In the previous sections in this chapter, you learned how to access a terminal if you have direct access to the server console. Many administrators work with servers that are not physically accessible. To manage these servers, Secure Shell (SSH) is normally used. In this section, you learn how to work with SSH.

On modern Linux distributions, Secure Shell is the common method to gain access to other machines over the network. In SSH, cryptography is used to ensure that you can be sure that you are connecting to the intended server. Also, traffic is encrypted while transmitted.

Accessing Remote Systems Using SSH

To access a server using SSH, two components are needed. On the remote server that you want to access, the sshd service must be running and offering services at port 22, and it should not be blocked by the firewall. After installation, Red Hat Enterprise Linux starts the sshd process automatically, and by default it is not blocked by the firewall.

If the SSH port is open, you can access it using the ssh command from the command line. The ssh command by default tries to reach the sshd process on the server port 22. If you have configured the sshd process to offer its services on a different port, use ssh -p followed by the port number you want to connect to.

The ssh command is available on all Linux distributions, and on Apple Mac computers as well, where it can be launched from a Mac terminal.

→ **INFORMATION SHOWN**
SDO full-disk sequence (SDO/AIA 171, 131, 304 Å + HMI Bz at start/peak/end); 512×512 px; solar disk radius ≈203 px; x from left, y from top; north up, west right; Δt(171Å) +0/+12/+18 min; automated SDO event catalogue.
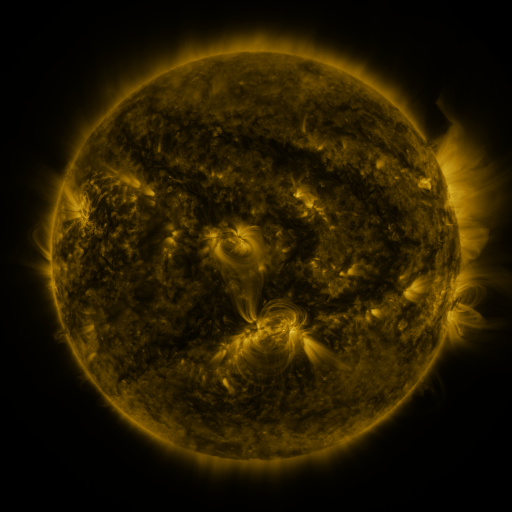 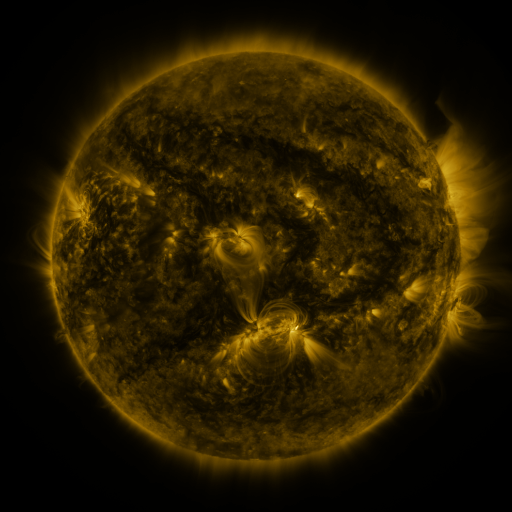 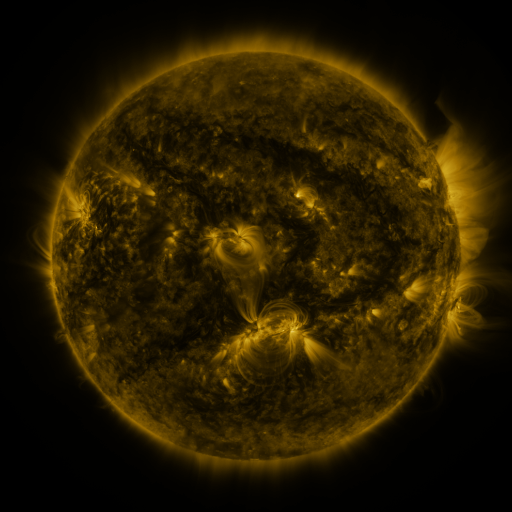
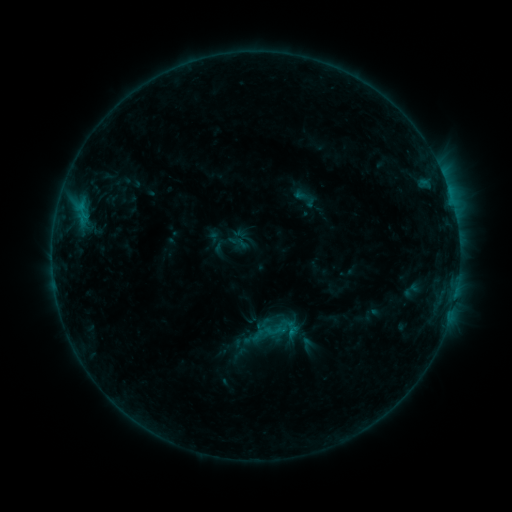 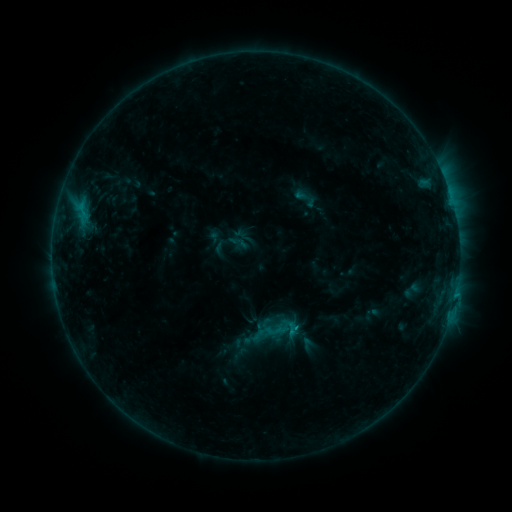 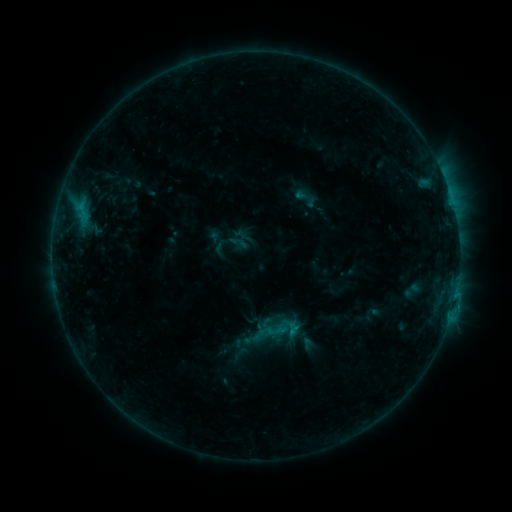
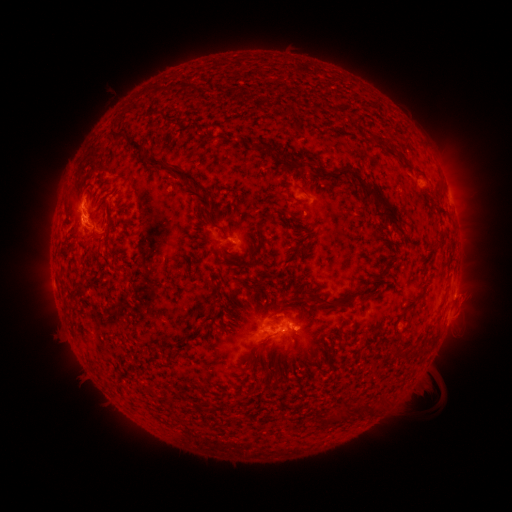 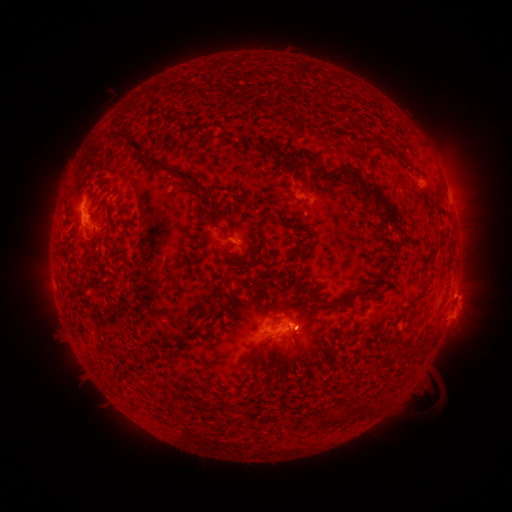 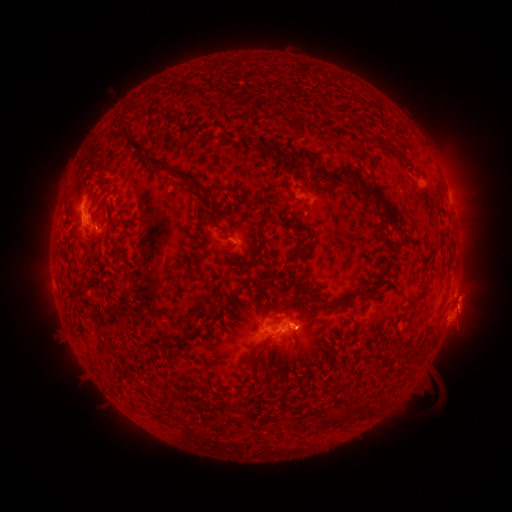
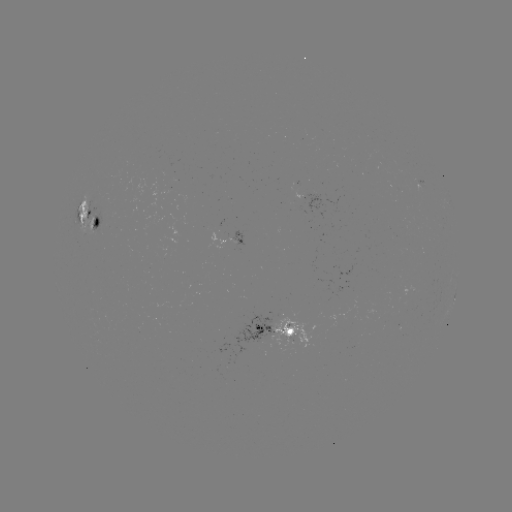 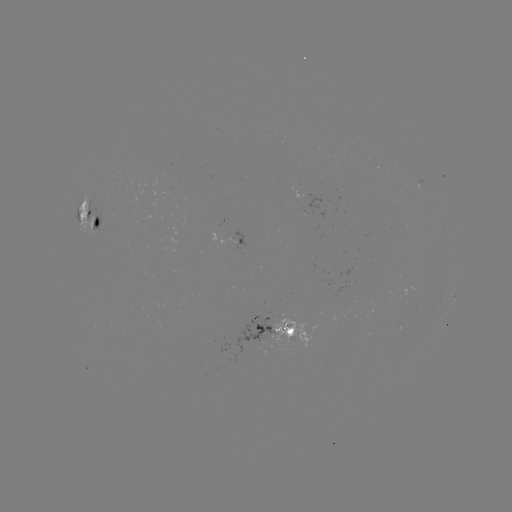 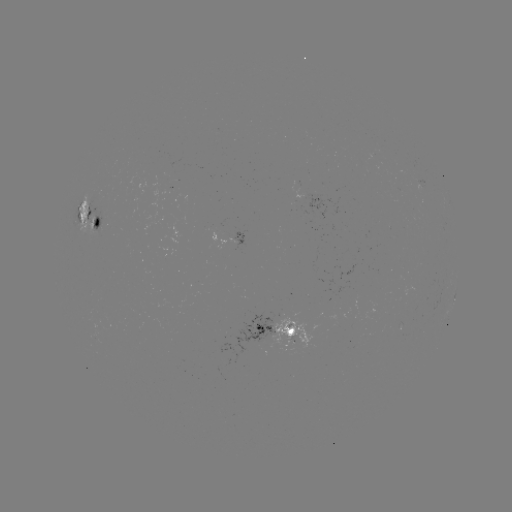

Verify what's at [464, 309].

→ **TASKS**
• a. In the SSH passage above, rewrite the paragraph beginning "To access a server using SSH" as a short bulleted list that keeps its main facts.
• b. According to the SSH passage above, which server port does the ssh command try to reach by default?
• c. Write the next part of the SSH passage, continuing after its final sentence.

→ **ANSWERS IN ORDER**
• a.
- Two components are needed to access a server with SSH.
- The sshd service must be running on the remote server and offering services at port 22.
- The firewall should not block it.
- After installation, Red Hat Enterprise Linux starts the sshd process automatically.
- By default, the firewall does not block it.

• b. Port 22.

• c.
If you have a Windows version that does not have the Windows subsystem for Linux, the ssh command is not a native part of the Windows operating system. If you want to access Linux servers through SSH from a Windows computer, you need to install an SSH client like PuTTY on Windows. From PuTTY, different types of remote sessions can be established with Linux machines. Alternative SSH clients for Windows are available as well, such as MobaXterm, KiTTY, mRemoteNG, Bitvise, and Xshell.

Accessing another Linux machine from a Linux terminal is relatively easy. Just type ssh followed by the name of the other Linux machine. After connecting, you will be prompted for a password if a default configuration is used. This is the password of a user account with the same name of your current user account, but who should exist on the remote machine.

When remotely connecting to a Linux server, the SSH client tries to do that as the user account you are currently logged in with on the local machine. If you want to connect using a different user account, you can specify the name of this user on the command line, in the user@server format. If, for instance, you want to establish an SSH session as user root to a remote server, type ssh root@remoteserver. An alternative way of specifying the user account is by using the option -l username. So, ssh remoteserver -l root will also try to establish a root session to the remote server. In Exercise 5-3, you learn how to log in to a remote server using SSH.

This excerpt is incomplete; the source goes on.